In addition, organizations that provide information to investors on corporate governance and related matters have developed ratings processes for evaluating companies on their approach to ESG matters, including climate change and climate-related risks. Such ratings are used by some investors to inform their investment and voting decisions. Also, some stakeholders, including but not limited to sovereign wealth, pension, and endowment funds, have been divesting and promoting divestment of or screening out of fossil fuel equities and urging lenders to limit funding to companies engaged in the extraction of fossil fuel reserves. Unfavorable ESG ratings and investment community divestment initiatives, among other actions, may lead to negative investor sentiment toward Chevron and to the diversion of investment to other industries, which could have a negative impact on our stock price and our access to and costs of capital. Additionally, evolving expectations on various ESG matters, including biodiversity, waste and water, may increase costs, require changes in how we operate and lead to negative stakeholder sentiment.

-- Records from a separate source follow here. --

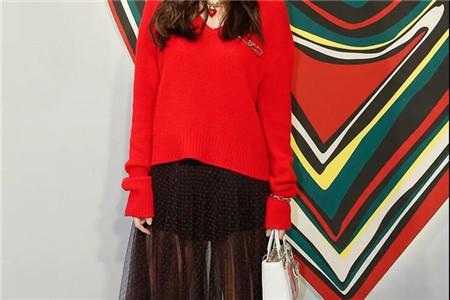 章子怡绝美艳红色半裙,带来开春新时尚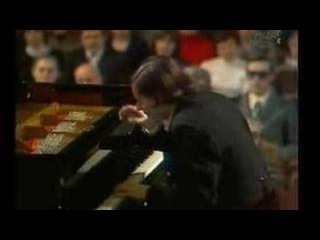 Sokolov plays Rachmaninov - Piano Concerto No. 3 1/5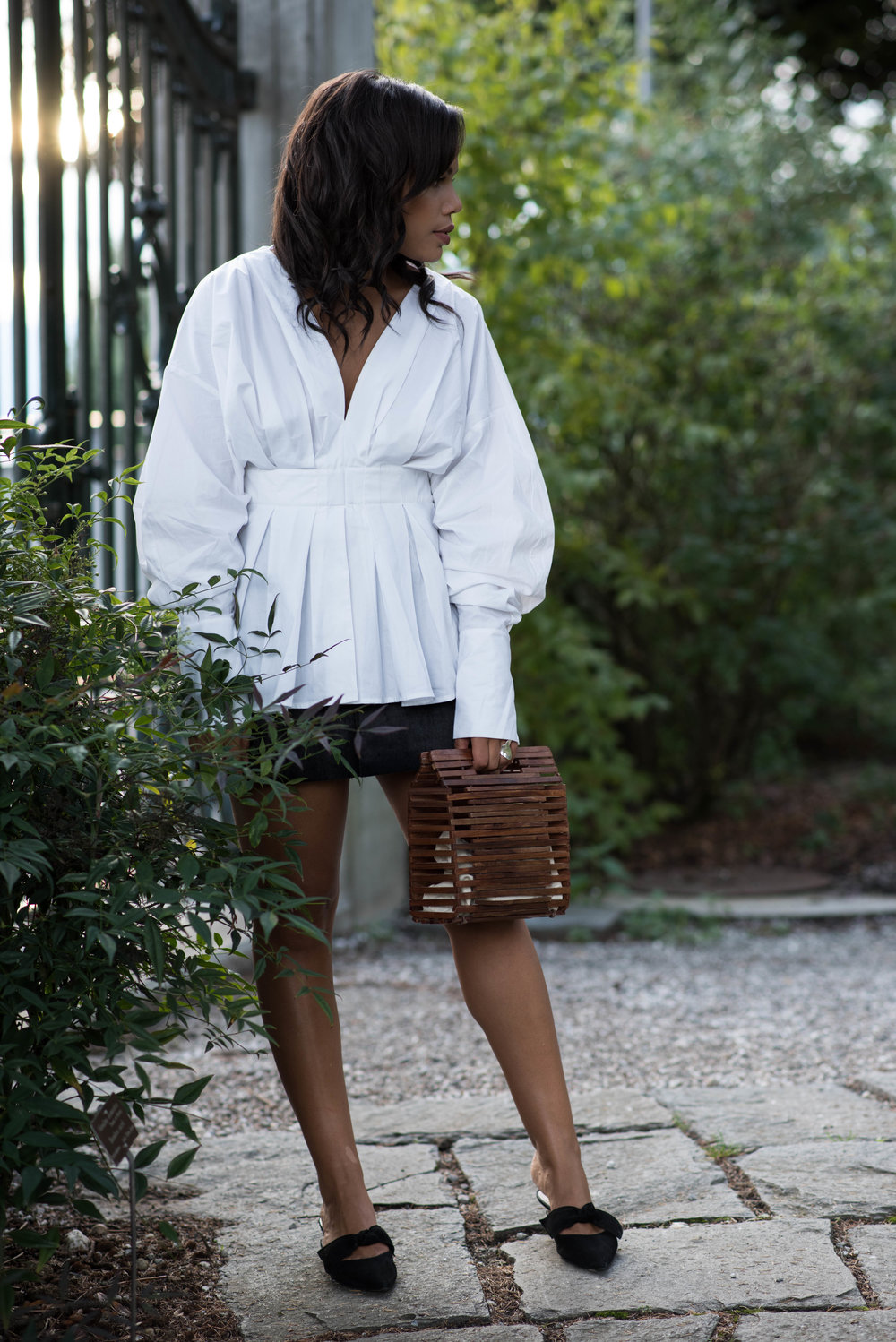 H&M  blouse  -  Zara  skirt (similar  here  and  here ) and bag (similar  here ) -   Massimo Dutti  shoes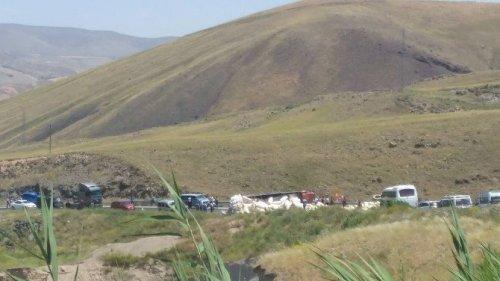Devrilen Saman Yüklü Kamyon Yolu Kapattı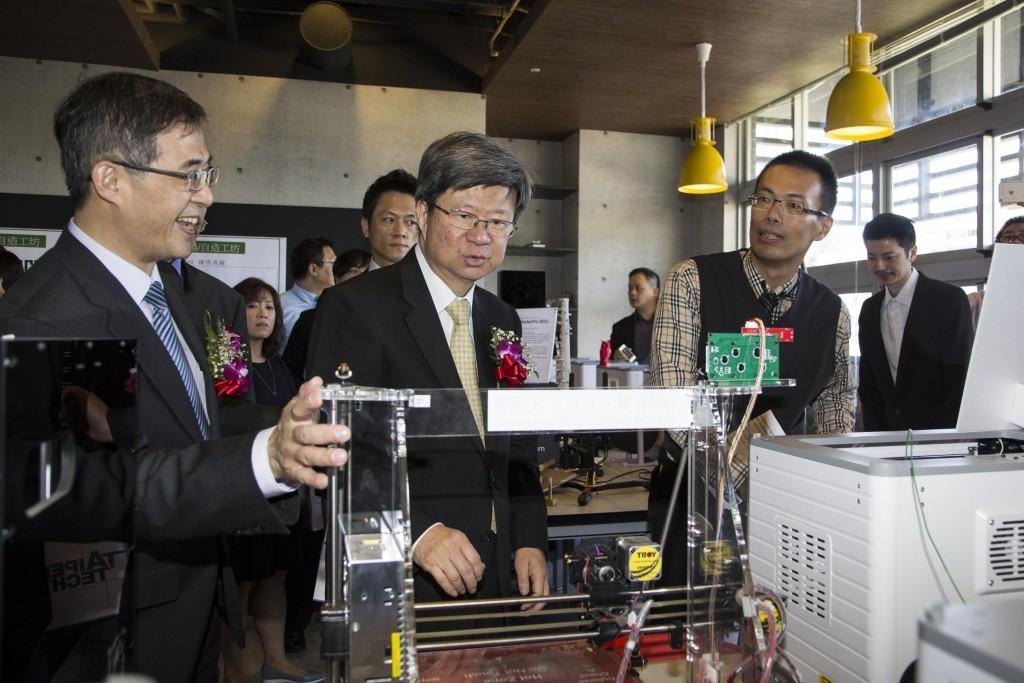 圖六:教育部部長吳思華(圖中者)、臺北科大校長姚立德(左1)與臺北科大產學長李達生教授(右1)參觀臺北科大機械系陸元平教授團隊所研發之高精度3D列印成型機
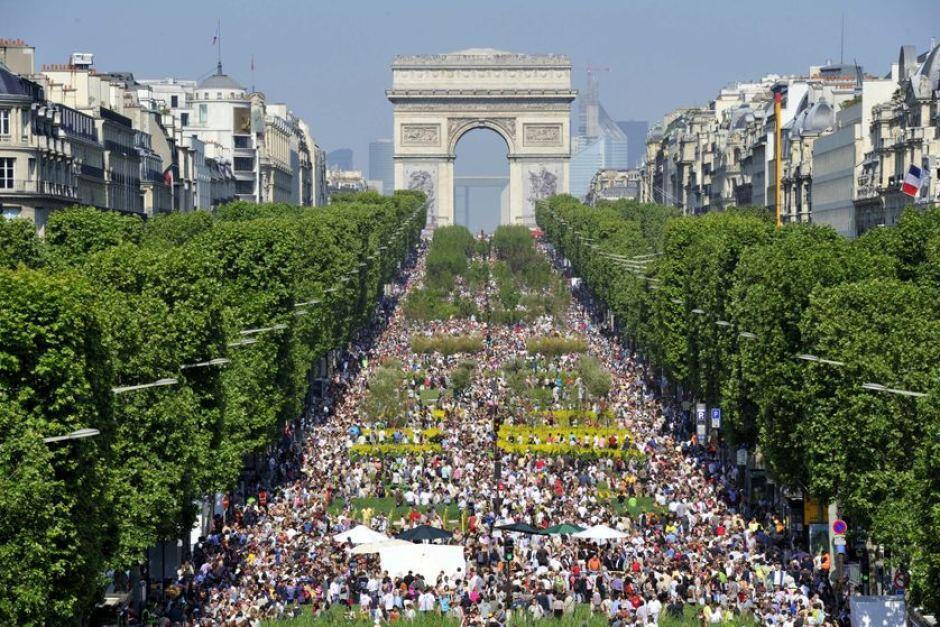 Paris trở thành thủ đô của thiên nhiên qua chương trình Nature Capitale năm 2010 trên đại lộ Champs-Élysées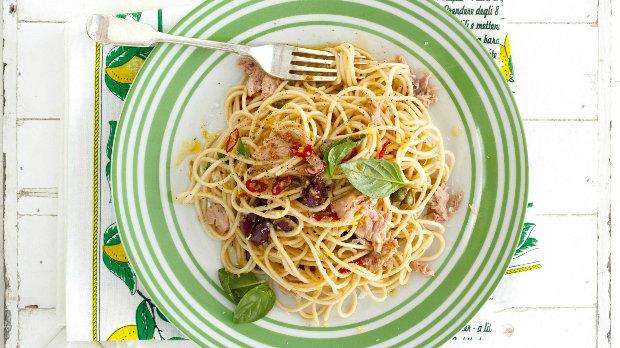 Špagety s citronem a tuňákem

Our aspirations, targets and disclosures related to ESG matters expose us to numerous risks, including risks to our reputation and stock price
In October 2021, Chevron announced an aspiration to achieve net zero Scope 1 and 2 emissions in Upstream by 2050. The company also has set nearer-term GHG emission-related targets for zero routine flaring, upstream carbon intensity, portfolio carbon intensity, and refining carbon intensity. These aspirations, targets or objectives reflect our current plans and aspirations and are not guarantees that we will be able to achieve them. Our efforts to accomplish and accurately report on these goals and objectives present numerous operational, regulatory, reputational, financial, legal, and other risks, any of which could have a material negative impact, including on our reputation and stock price.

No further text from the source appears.